Als mantelpluimen opstijgen van de kern-mantelgrens naar het oppervlak, hieruit volgt dat materiaal van het aardoppervlak ook in de diepe mantel moet afdalen.
subductie, de term die wordt gebruikt voor rotsen van het aardoppervlak die afdalen in de mantel, neemt zuurstofrijk materiaal van het oppervlak naar de diepe mantel als integraal onderdeel van platentektoniek.
Experimenten tonen aan dat een toename van de zuurstofconcentratie aan de kern-mantelgrens ervoor kan zorgen dat wolfraam uit de kern en in de mantel scheidt.
Alternatief, stolling van de binnenkern zou ook de zuurstofconcentratie van de buitenkern verhogen. In dit geval, onze nieuwe resultaten kunnen ons iets vertellen over de evolutie van de kern, inclusief de oorsprong van het aardmagnetisch veld.
De kern van de aarde begon als volledig vloeibaar metaal en is in de loop van de tijd afgekoeld en gedeeltelijk gestold. Het magnetische veld wordt gegenereerd door de spin van de binnenste vaste kern. De tijd van kristallisatie van de innerlijke kern is een van de moeilijkste vragen om te beantwoorden in de aard- en planeetwetenschappen.

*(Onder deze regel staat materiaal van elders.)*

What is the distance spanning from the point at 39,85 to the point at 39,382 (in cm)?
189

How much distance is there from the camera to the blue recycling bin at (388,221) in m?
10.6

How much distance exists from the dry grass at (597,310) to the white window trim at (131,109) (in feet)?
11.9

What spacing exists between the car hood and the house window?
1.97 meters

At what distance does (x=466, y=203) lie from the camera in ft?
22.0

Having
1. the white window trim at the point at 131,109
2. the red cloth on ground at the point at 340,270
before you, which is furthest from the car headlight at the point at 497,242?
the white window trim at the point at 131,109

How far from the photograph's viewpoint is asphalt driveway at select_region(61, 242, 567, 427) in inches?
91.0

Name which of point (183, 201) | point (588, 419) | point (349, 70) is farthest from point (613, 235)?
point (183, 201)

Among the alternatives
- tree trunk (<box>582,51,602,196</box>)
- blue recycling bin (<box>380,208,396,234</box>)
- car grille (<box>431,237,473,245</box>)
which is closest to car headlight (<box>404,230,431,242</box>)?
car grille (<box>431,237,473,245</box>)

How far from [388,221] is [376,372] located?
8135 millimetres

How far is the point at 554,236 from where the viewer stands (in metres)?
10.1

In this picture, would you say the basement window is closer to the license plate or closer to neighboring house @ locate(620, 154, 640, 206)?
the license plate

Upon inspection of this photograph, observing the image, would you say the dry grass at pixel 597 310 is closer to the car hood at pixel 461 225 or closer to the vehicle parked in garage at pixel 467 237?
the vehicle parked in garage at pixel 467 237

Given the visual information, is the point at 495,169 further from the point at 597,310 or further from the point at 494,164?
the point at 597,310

Onze studie geeft ons een tracer die kan worden gebruikt om de kern-mantel-interactie en de verandering in de interne dynamiek van onze planeet te onderzoeken, en die ons begrip van hoe en wanneer het magnetische veld werd ingeschakeld, kan vergroten.
Dit artikel is opnieuw gepubliceerd vanuit The Conversation onder een Creative Commons-licentie. Lees het originele artikel.